It seems you consider adiabatic process where the entropy has increased. This is fine, such processes are common.

In such a process, the usual relations between changes of state variables (displacements, forces) and work may not apply; total work may not be expressible as sum of (force)x(generalized displacement).

This happens, for example, when friction has to be considered. Consider gas in a cylinder with a piston. If there is friction between the piston and the walls, the work done on the system will be greater than work accepted by the gas, since part of the work goes to heating the walls and part of that part heats the gas. Then, the work done is not expressible as $-pdV$ where $p$ is pressure inside the cylinder. However, if the process is quasistatic, then some relations are still applicable, such as the fundamental relation connecting changes of state variables $T,S,p,V$ to changes of internal energy:

$$ dU = TdS - pdV. $$

In such a situation, $-pdV$ is not equal to work done on the system (the work done is greater than $-pdV$) and $TdS$ is not equal to heat supplied to the system. But their sum still equals increase in internal energy.

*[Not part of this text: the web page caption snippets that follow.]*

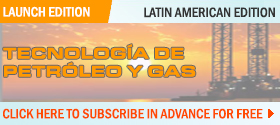 Oil & Gas Technology launching Latin America edition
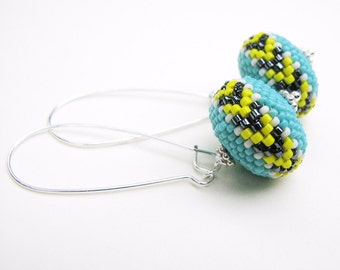 Turquoise Chevron Earrings Beaded Bead Long Kidney Earwires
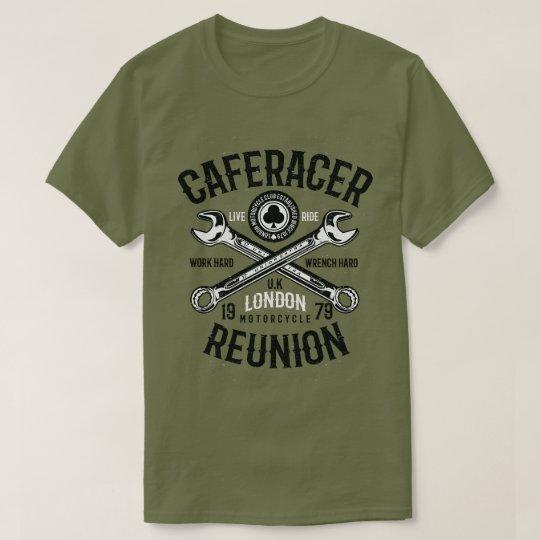 Cafe Racer Men's T-Shirt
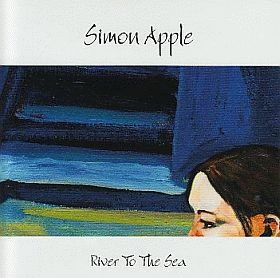 SIMON APPLE / RIVER TO THE SEA の商品詳細へ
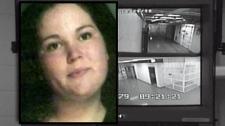 Ashley Smith inquest coroner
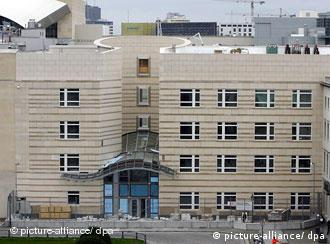 The new embassy, free of scaffolding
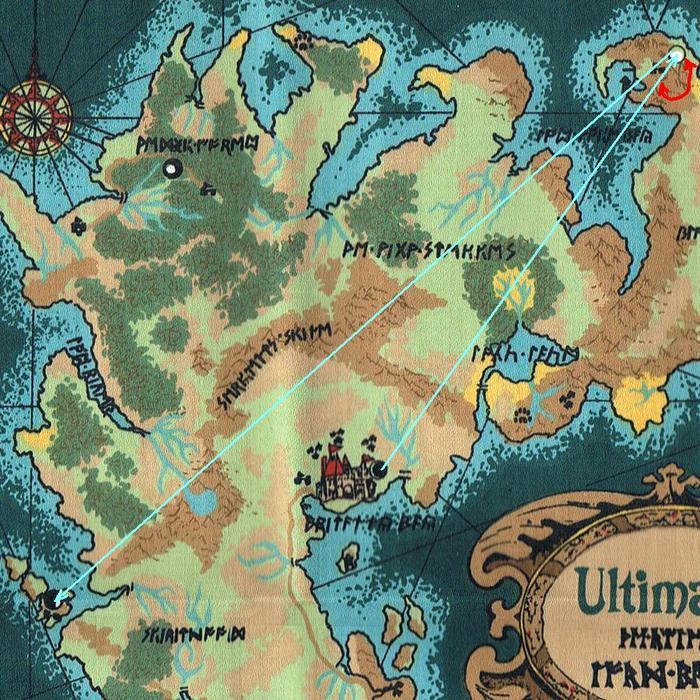 Ultima V: Warriors of Destiny. Часть 2.Вокруг света 80 раз. 1988, Прохождение, Ultima, Компьютерные игры, Ретро-Игры, Открытый мир, Origin, Apple II, Длиннопост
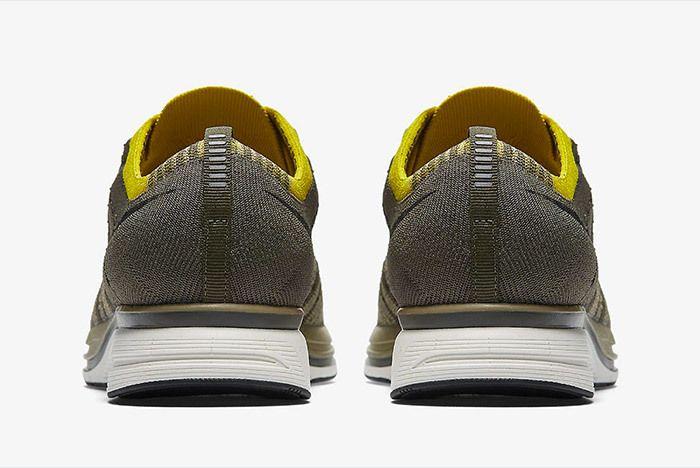 Nike Flyknit Trainer Cargo Khaki Citron 2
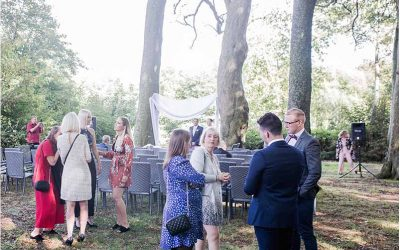 Sådan skåner I miljøet og indtænker bæredygtighed i jeres bryllupsfest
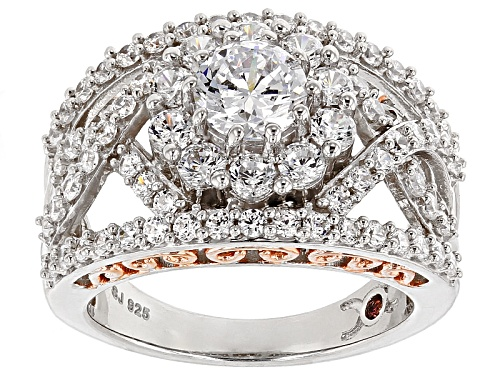 Photo of Pre-Owned Michael O' Connor For Bella Luce ®Diamond Simulant Rhodium Over Sterling Silver & Eterno™ - Size 10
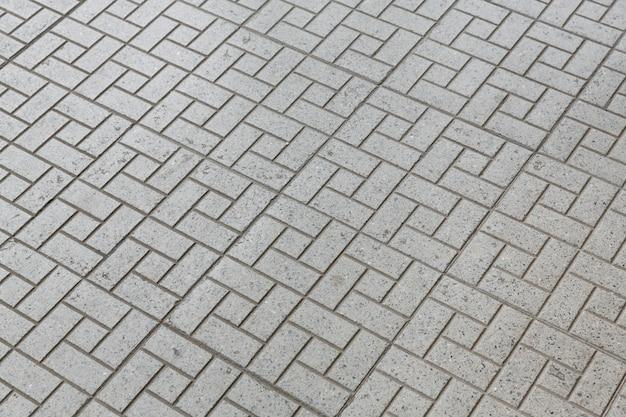 歩道床タイル通路の背景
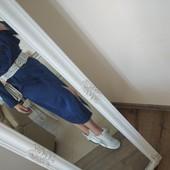 Плащ платье Ginatricoot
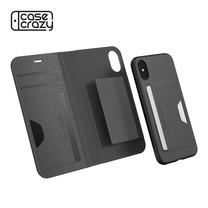 LAB.C iPhone X Smart Wallet 2in1 - Grey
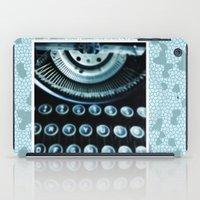 Typewriter Series, Image 1 iPad Case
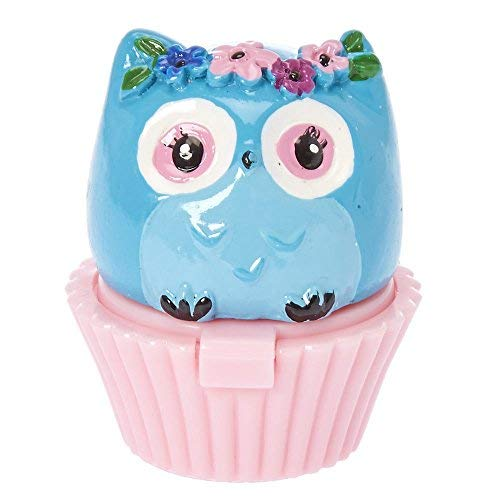 Claire's - Claire's Club Girl's Blue Owl Cupcake Lip Gloss Pot Blueberry Flavor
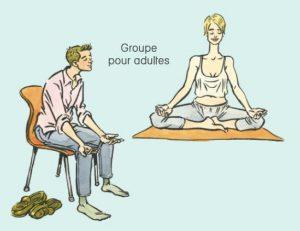 Groupe de méditation et pleine conscience pour adultes à Vannes (56)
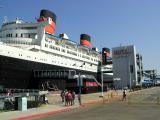 Queen Mary (former transatlantic ocean liner) - 1999ã.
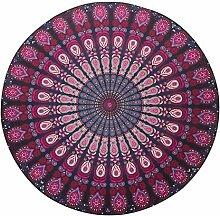 LAILAIGE Lila Schal Kreis Badetuch Doppelkissen-Yoga-Sonnenschutz,1-150*150CM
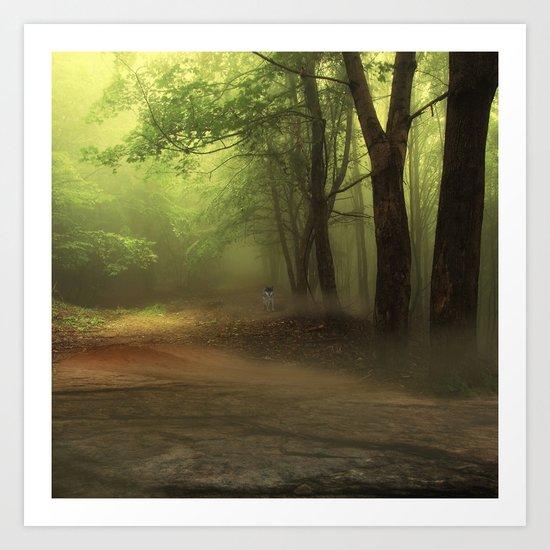 Mystical Forest (3) Art Print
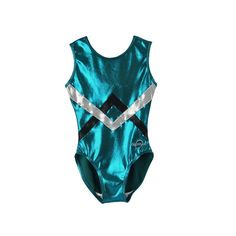 Girls 2-10 Obersee Gymnastics Leotard, Girl's, Size:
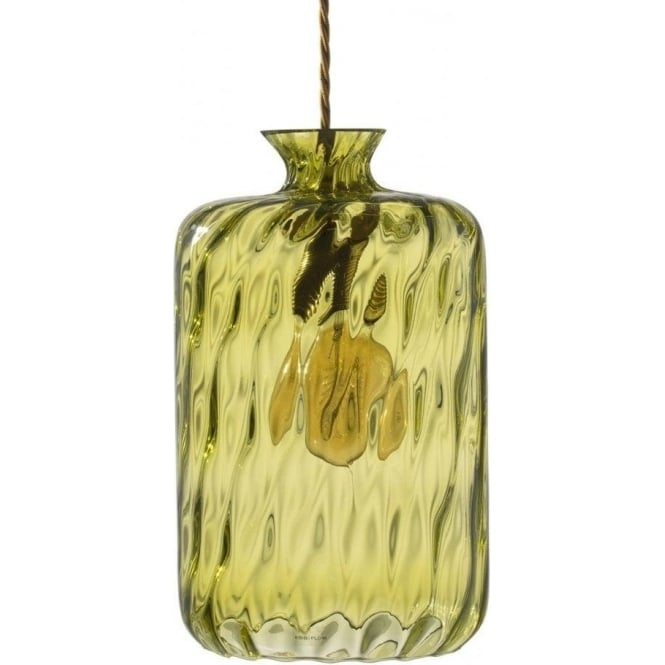Copenhagen Glass Collection PILLAR BOTTLE hanging ceiling pendant with olive dimpled glass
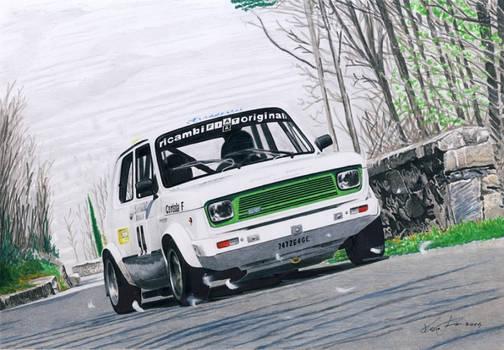 Fiat 127 rally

Similar thing will happen in your process; during the change of polarization part of the work done will not manifest as increased polarization, but as increased entropy. Of course, increase in internal energy will be equal to the work done. But at the same time, the fundamental relation

$$ dU= TdS + f_1dX_1 + f_2dX_2 + ... $$

will be applicable, where $TdS$ is positive. In other words, the work done won't be expressible as

$$ f_1dX_1 + f_2dX_2 + ... $$ but will include the term $TdS$.